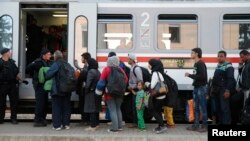 Migrants line up to board a train at the railway station in Tovarnik, Croatia, Sept. 22, 2015. More than 30,000 migrants, many of them Syrian refugees, have entered European Union member Croatia from Serbia since a week ago.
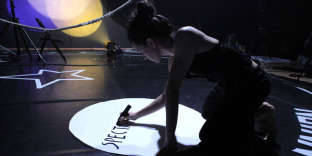 « Circus Remix», de et avec Maroussia Diaz Verbèke au Cenquatre à Paris jusqu'au 25 novembre 2017.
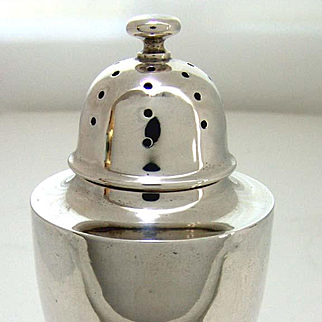 Large Art Deco Sterling Silver Sugar Shaker Mufineer.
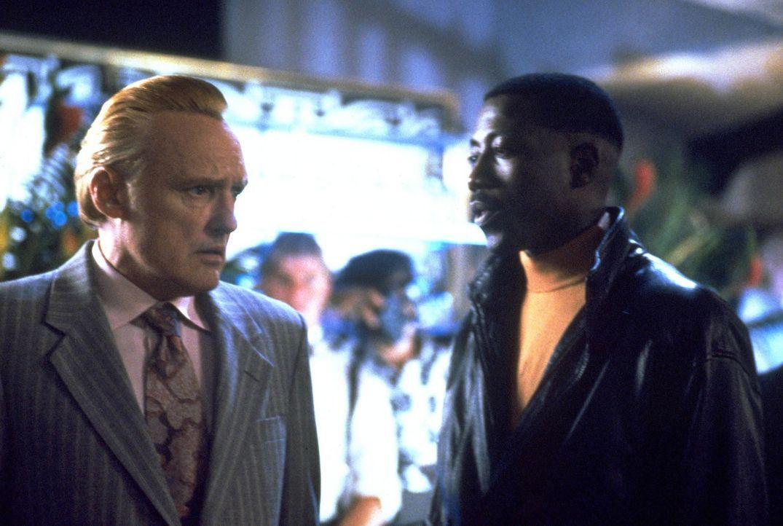 Die Falle schnappt zu: Der Gangster Red (Dennis Hopper, l.) geht dem Polizist Jimmy (Wesley Snipes, r.) und dessen Kollegen ins Netz ... - Bildquelle: Warner Bros.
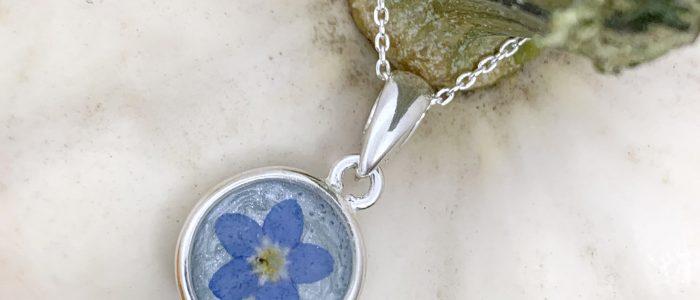 Fern & Oak Forget Me Not Necklace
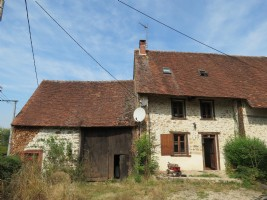 Characterful 4 bedroom house in rural hamlet with garden and barn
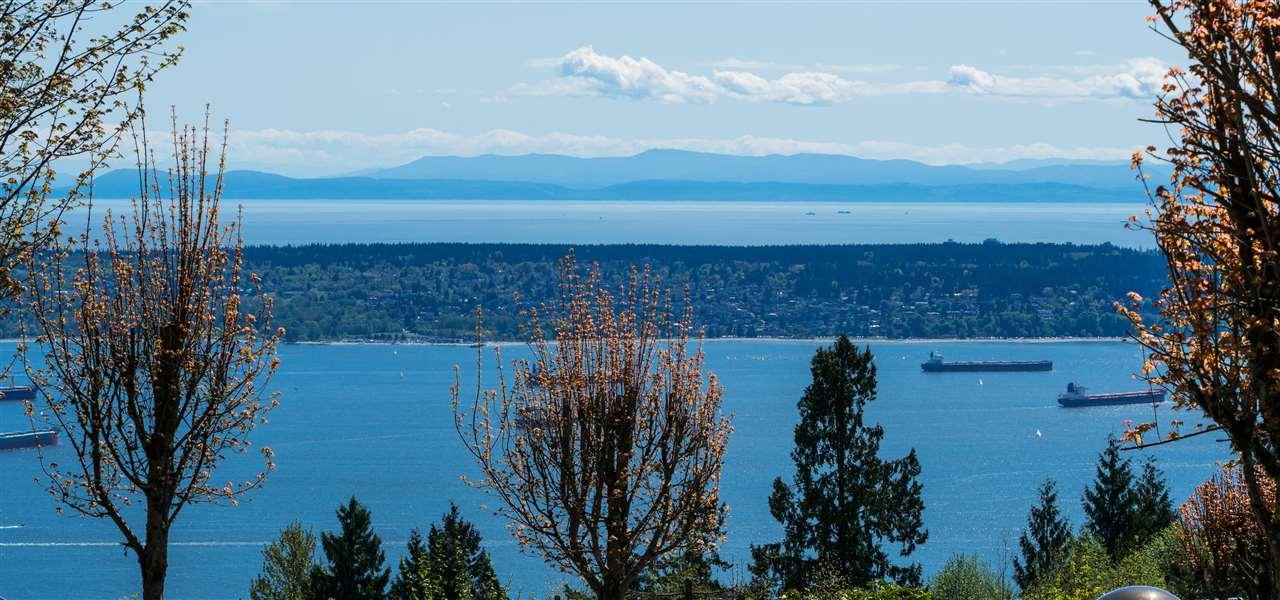 Detached at 1603 PINECREST DRIVE, West Vancouver, British Columbia. Image 3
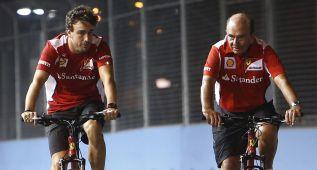 Fernando Alonso, Botín y un paseo en bicicleta por Singapur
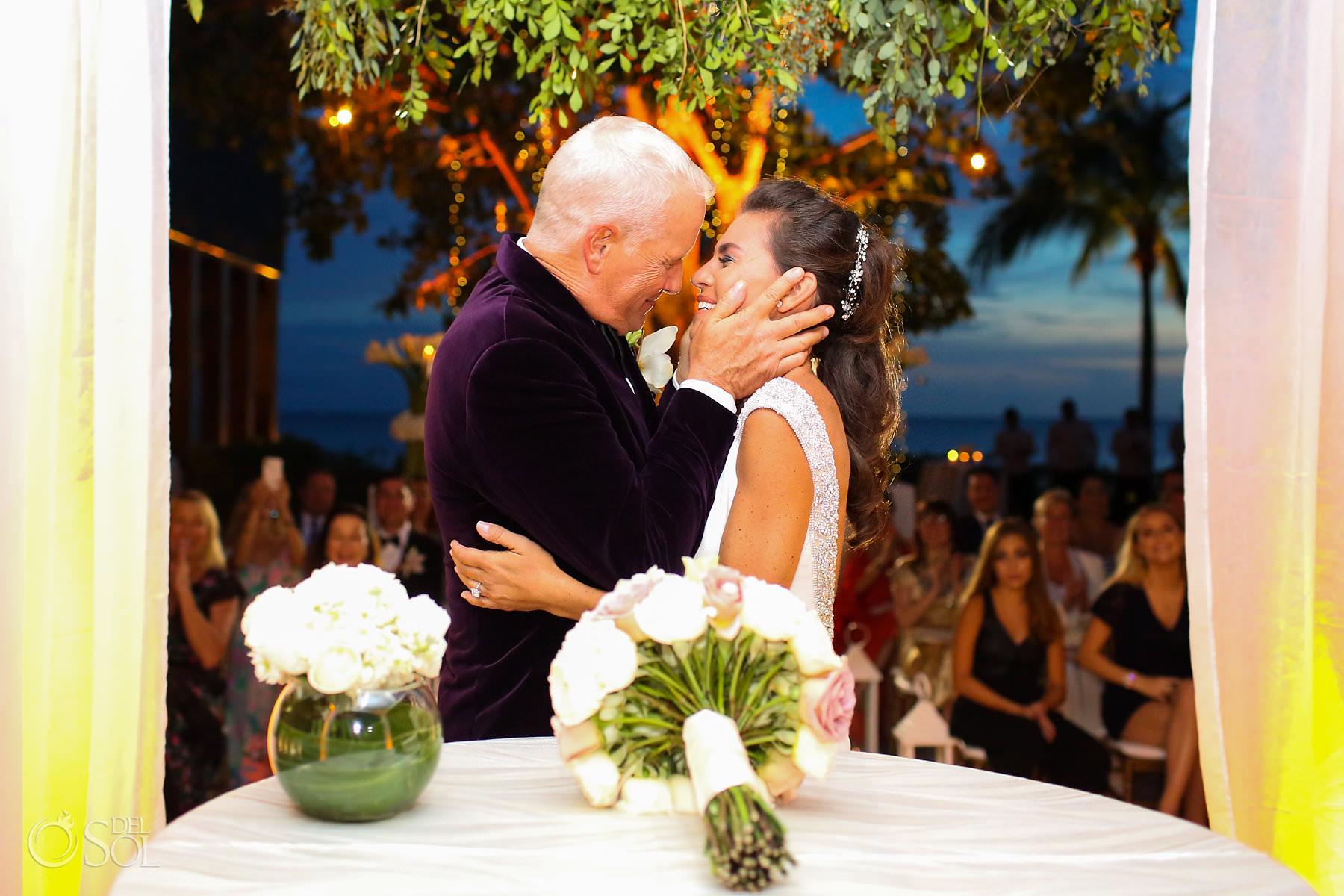 Nizuc Cancun wedding first kiss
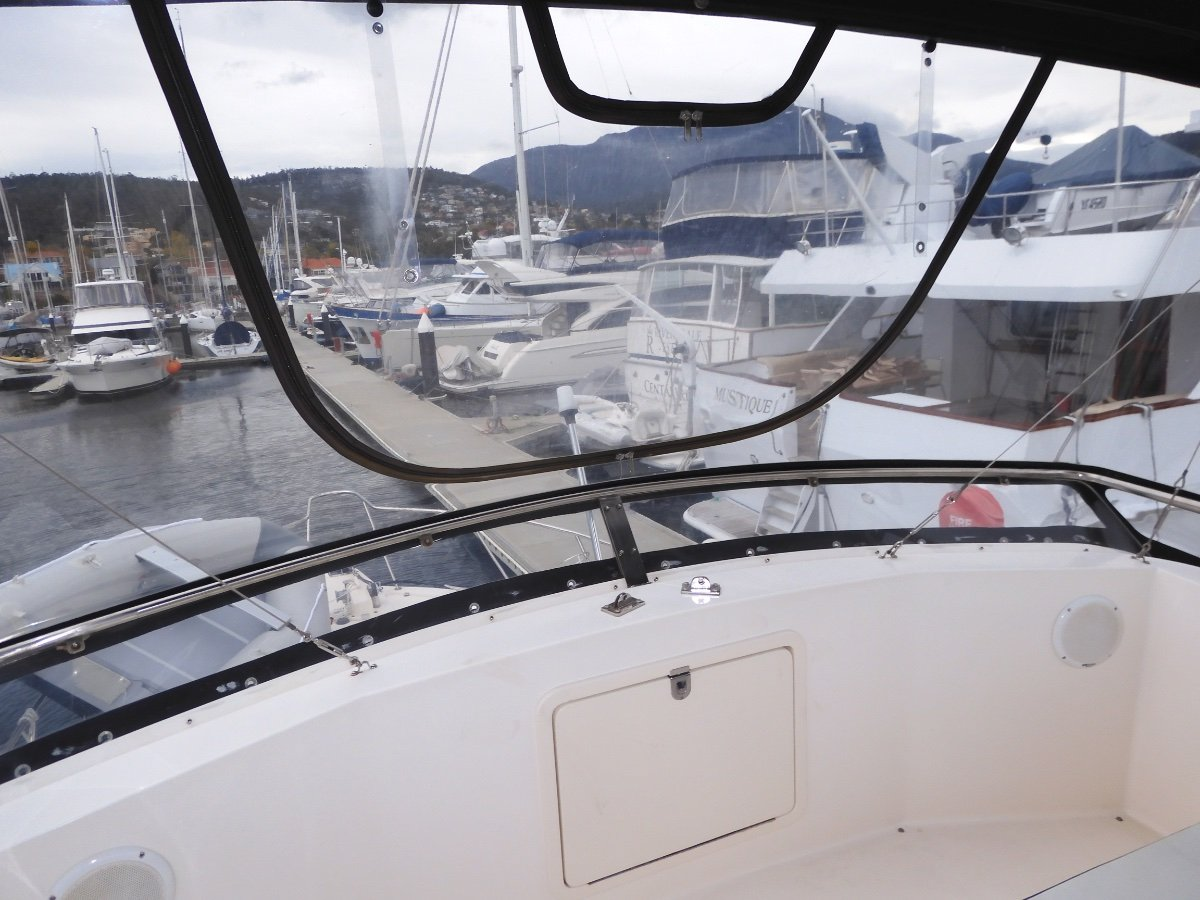 Riviera 36 Flybridge EXCELLENT CONDITION, QUALITY THROUGH OUT!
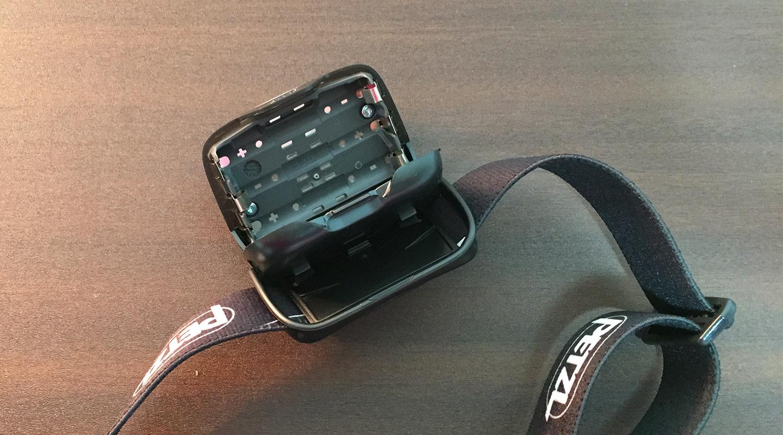 ペツル ヘッドライト バッテリー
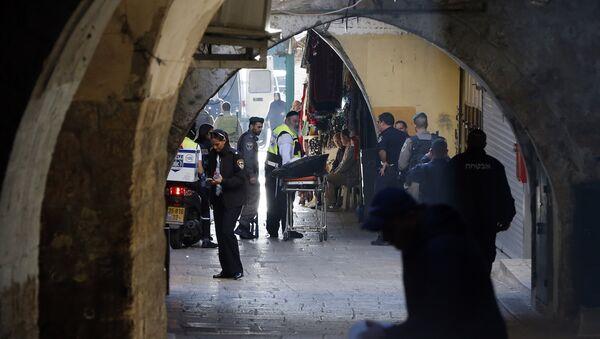 El lugar del ataque a un policía en Jerusalén - Sputnik Mundo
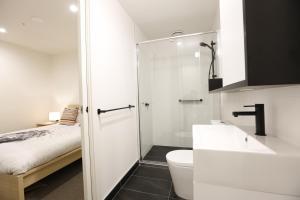 Self Service Apartment Free Parking+Wifi, Апартаменты  Мельбурн - big - 26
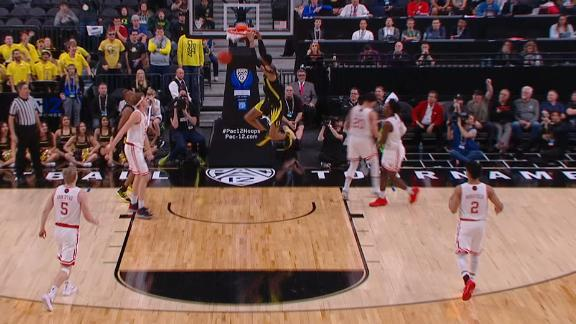 Wooten's alley-oop dunks help Oregon ice game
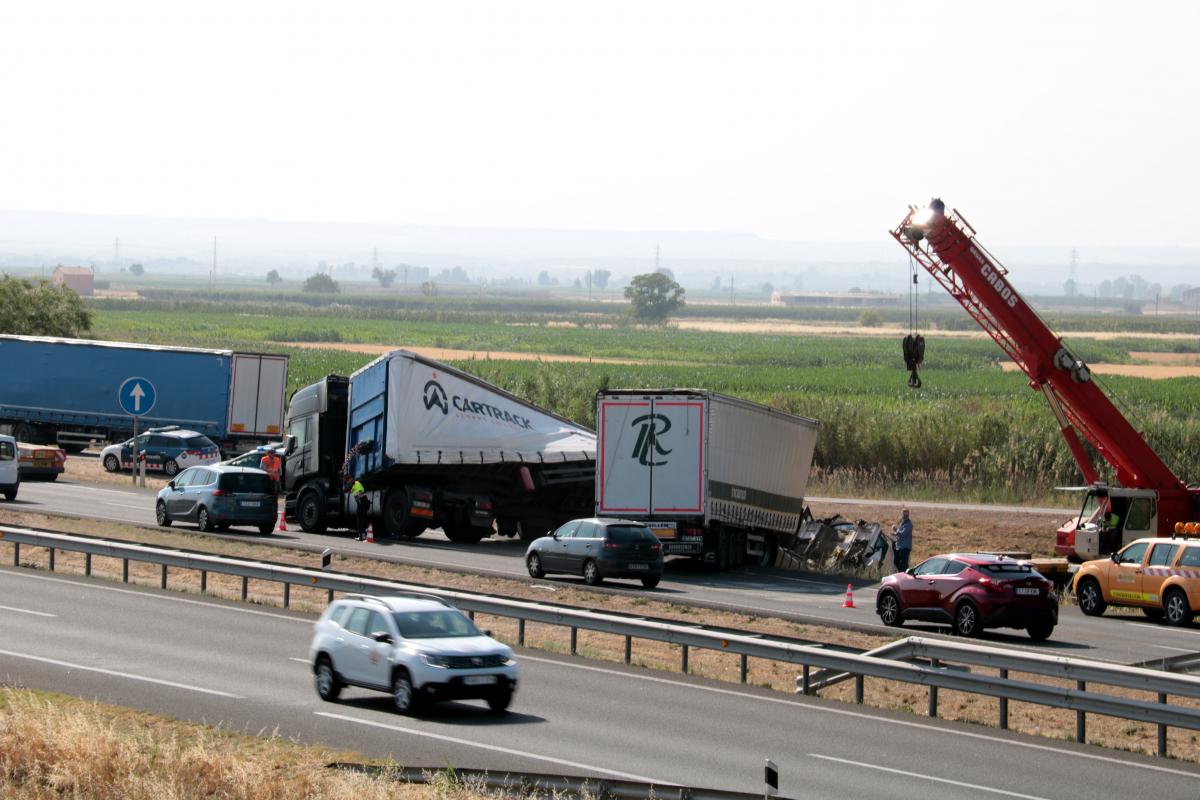 En el primer sinistre s'hi han implicats tres camions i un turisme.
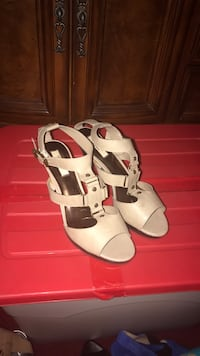 pair of white leather open toe ankle strap heels York, 17403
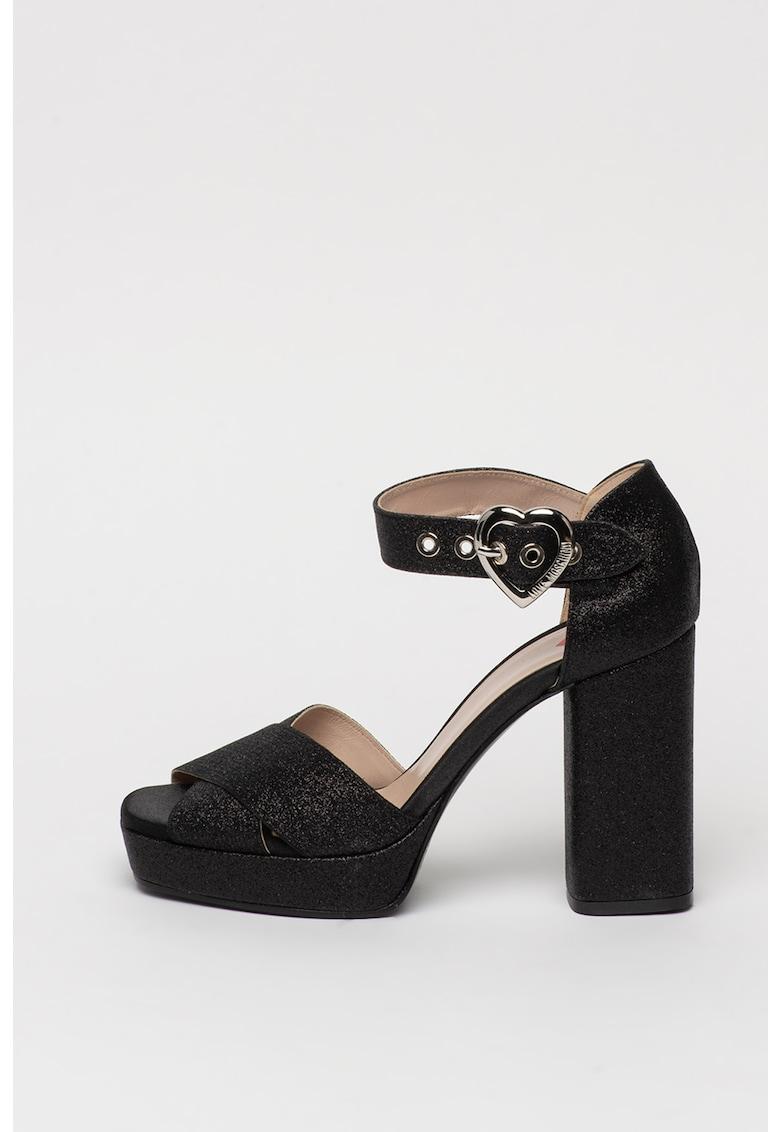 Sandale cu toc masiv si aspect stralucitor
○ ○ ○ ○ ○
REQUIRED ACTION: Leaving out the images, return the entries above exactly as they read.

RESPONSE TO THE EXERCISE:
 Migrants line up to board a train at the railway station in Tovarnik, Croatia, Sept. 22, 2015. More than 30,000 migrants, many of them Syrian refugees, have entered European Union member Croatia from Serbia since a week ago.
 « Circus Remix», de et avec Maroussia Diaz Verbèke au Cenquatre à Paris jusqu'au 25 novembre 2017.
 Large Art Deco Sterling Silver Sugar Shaker Mufineer.
 Die Falle schnappt zu: Der Gangster Red (Dennis Hopper, l.) geht dem Polizist Jimmy (Wesley Snipes, r.) und dessen Kollegen ins Netz ... - Bildquelle: Warner Bros.
 Fern & Oak Forget Me Not Necklace
 Characterful 4 bedroom house in rural hamlet with garden and barn
 Detached at 1603 PINECREST DRIVE, West Vancouver, British Columbia. Image 3
 Fernando Alonso, Botín y un paseo en bicicleta por Singapur
 Nizuc Cancun wedding first kiss
 Riviera 36 Flybridge EXCELLENT CONDITION, QUALITY THROUGH OUT!
 ペツル ヘッドライト バッテリー
 El lugar del ataque a un policía en Jerusalén - Sputnik Mundo
 Self Service Apartment Free Parking+Wifi, Апартаменты  Мельбурн - big - 26
 Wooten's alley-oop dunks help Oregon ice game
 En el primer sinistre s'hi han implicats tres camions i un turisme.
 pair of white leather open toe ankle strap heels York, 17403
 Sandale cu toc masiv si aspect stralucitor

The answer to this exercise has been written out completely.